– А мы пока не считаем.
– Ну и верно, чего считать, – сказал я.
– Деньги будем считать, – сказал Таракан.
Толстый Ахмед оторвался от работы, чтоб съесть хлеб с колбасой, на которые я собирался посягнуть. Не буду я у них просить пельмени, решил я, им самим есть нечего.
Я смотрел на четырех художников. На бледного, даже серого Сашка, который беспрерывно курил. На сосредоточенного Таракана. Жующего Ахмеда. На их стенды. Скучно. Я лег и начал засыпать. Они между собой разговаривали. Тихо ныл о полутоне Таракан. Толстяк доказывал, что цвет обойдется без полутона. Разговор усиливался, и я стал слушать.
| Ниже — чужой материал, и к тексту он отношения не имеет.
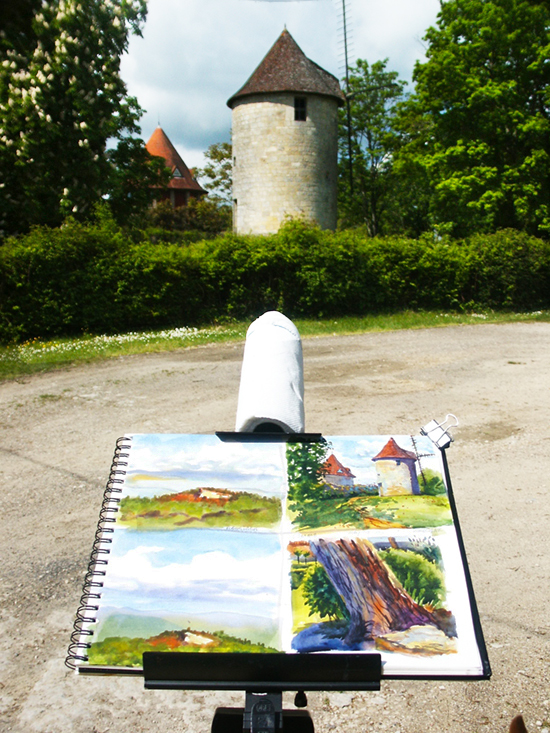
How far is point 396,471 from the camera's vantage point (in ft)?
6.82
– Цвет воздействует на свет, а свет воздействует на цвет, – сказал Сашок.
– Тон, тон, полутон, – твердил Таракан.
– Все правы, – сказал Сашок, – и ты прав, и он прав, ты по-своему, а он по-своему – все люди правы по-своему… Дело в том, что все хорошо, все правильно. А он, может быть, тебя считает неправым. Это тоже спорно, что ты сейчас заявляешь. Ты что думаешь, Рауф себя не считает выдающимся художником? Рауф тоже себя считает выдающимся художником.
– Значит, Рауф абсолютно прав?
– Конечно. Он считает, что делает вещи в мировом русле. Это, знаешь, хорошо, когда каждый себя считает работающим в мировом русле. Иначе и работать нельзя, ну, представь себе, как бы ты работал, если бы считал, что делаешь чушь несусветную!
– А Грунин тоже считает, что он работает в мировом русле?
– Грунин тоже считает, что он единственный художник.
– Все со временем встанет на свои места, – сказал Таракан, – все утрясется.
– Чего утрясется? – спросил толстяк.
– Все утрясется, – сказал Таракан.
– Провалиться мне на месте, он имеет в виду себя, – сказал Сашок. – Я же говорил, что все имеют в виду себя. Не каждый только сознается.
– Если его пейзажи утрясутся, мои тоже утрясутся, – сказал толстяк.
– Во-во, – сказал Сашок. – А сейчас это трудно определить. По-моему, время поставит все на место.
– Что же получается? Выходит, если время пока на место не поставило, каждый болван вправе себя гением называть?
– А почему бы и нет, – сказал Сашок.